### Exercise brief
Locate every line in the material below that has the word "site". Copy each of those lines.

### Given data
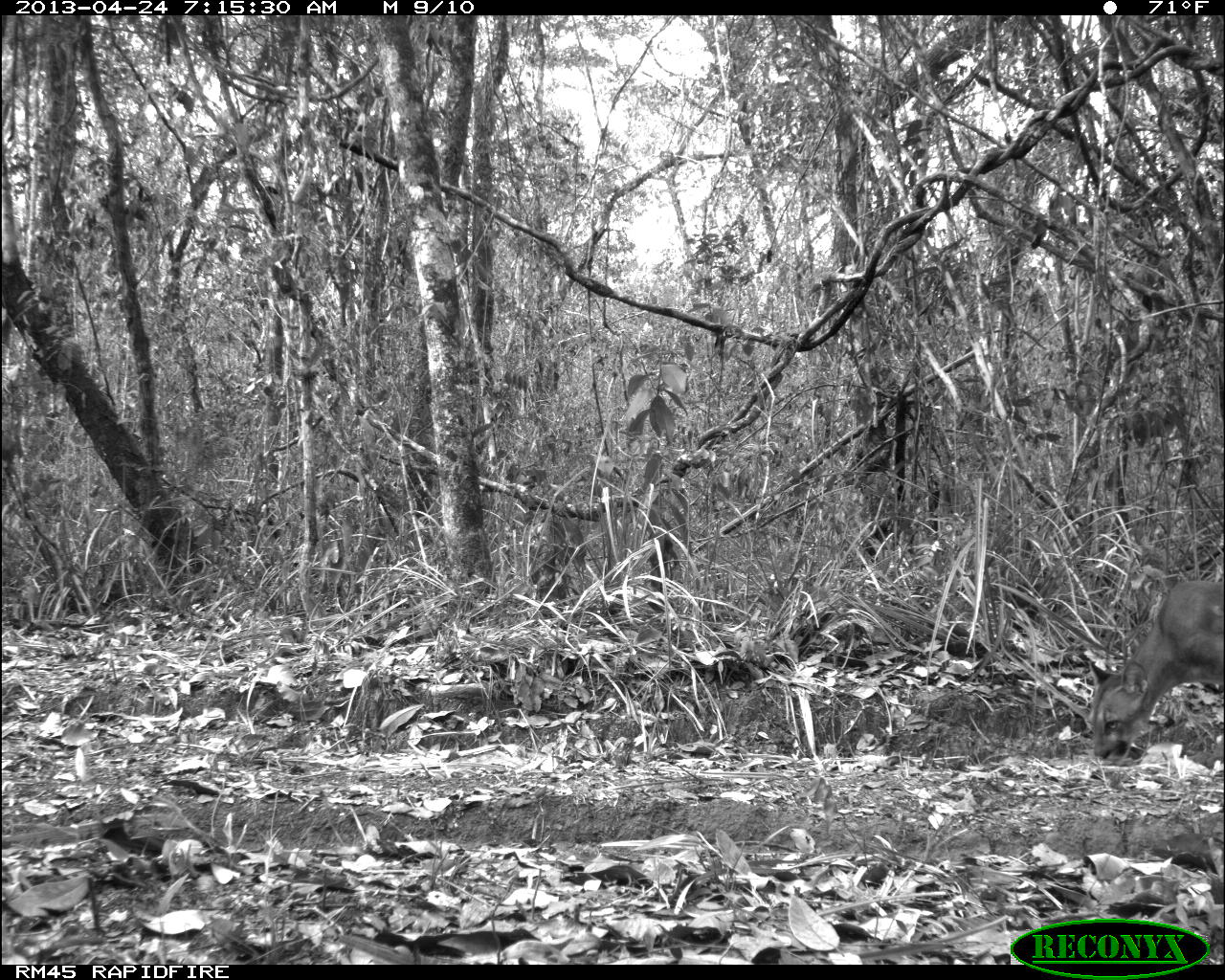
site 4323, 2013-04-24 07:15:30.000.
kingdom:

---

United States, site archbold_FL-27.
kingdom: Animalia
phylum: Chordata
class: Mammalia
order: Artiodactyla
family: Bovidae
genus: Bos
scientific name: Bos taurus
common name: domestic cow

...

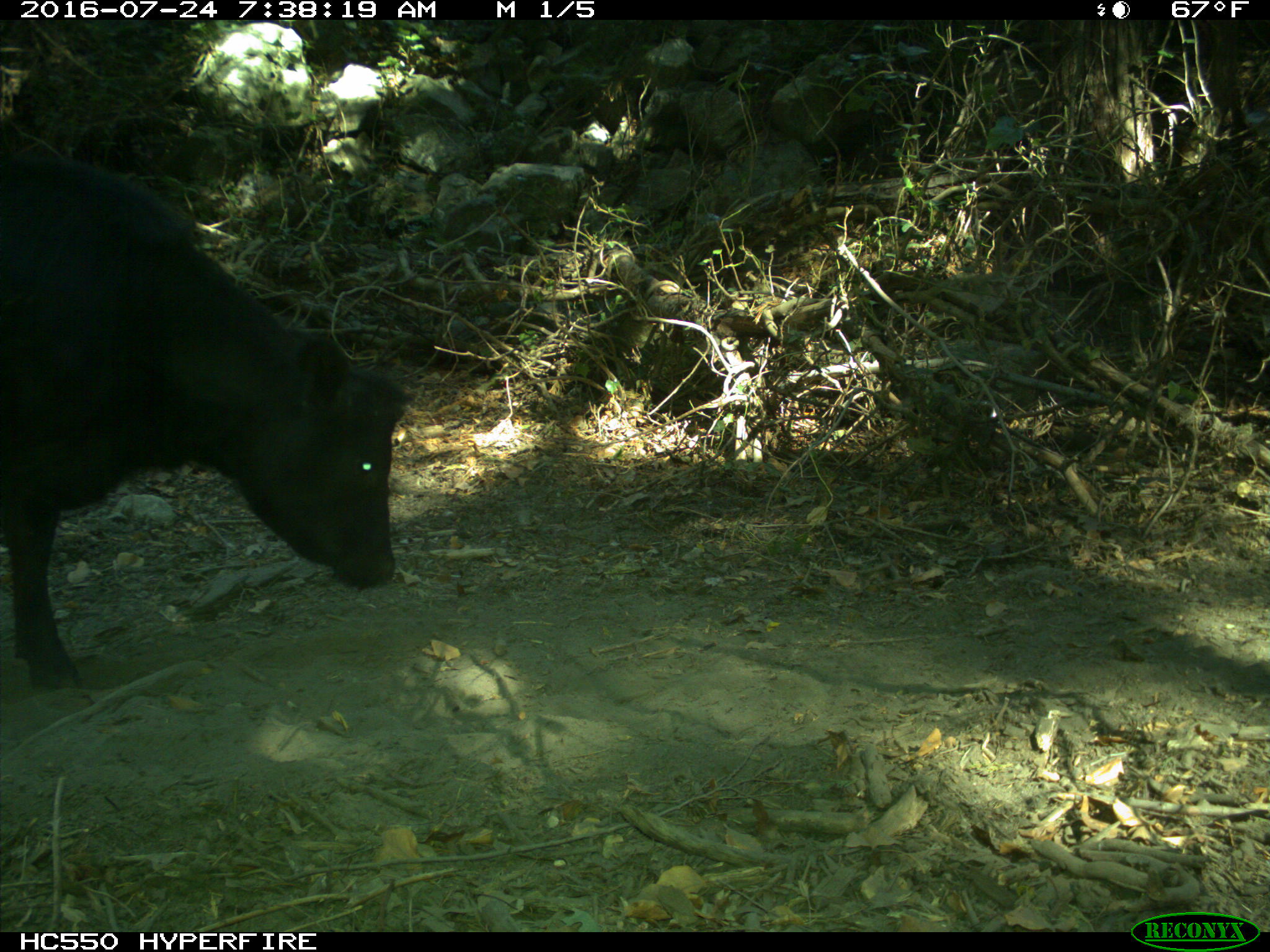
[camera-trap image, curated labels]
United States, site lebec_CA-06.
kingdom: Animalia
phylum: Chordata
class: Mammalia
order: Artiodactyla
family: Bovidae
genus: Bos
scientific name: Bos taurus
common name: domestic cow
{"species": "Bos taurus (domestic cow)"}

### Output for this task
site 4323, 2013-04-24 07:15:30.000.
United States, site archbold_FL-27.
United States, site lebec_CA-06.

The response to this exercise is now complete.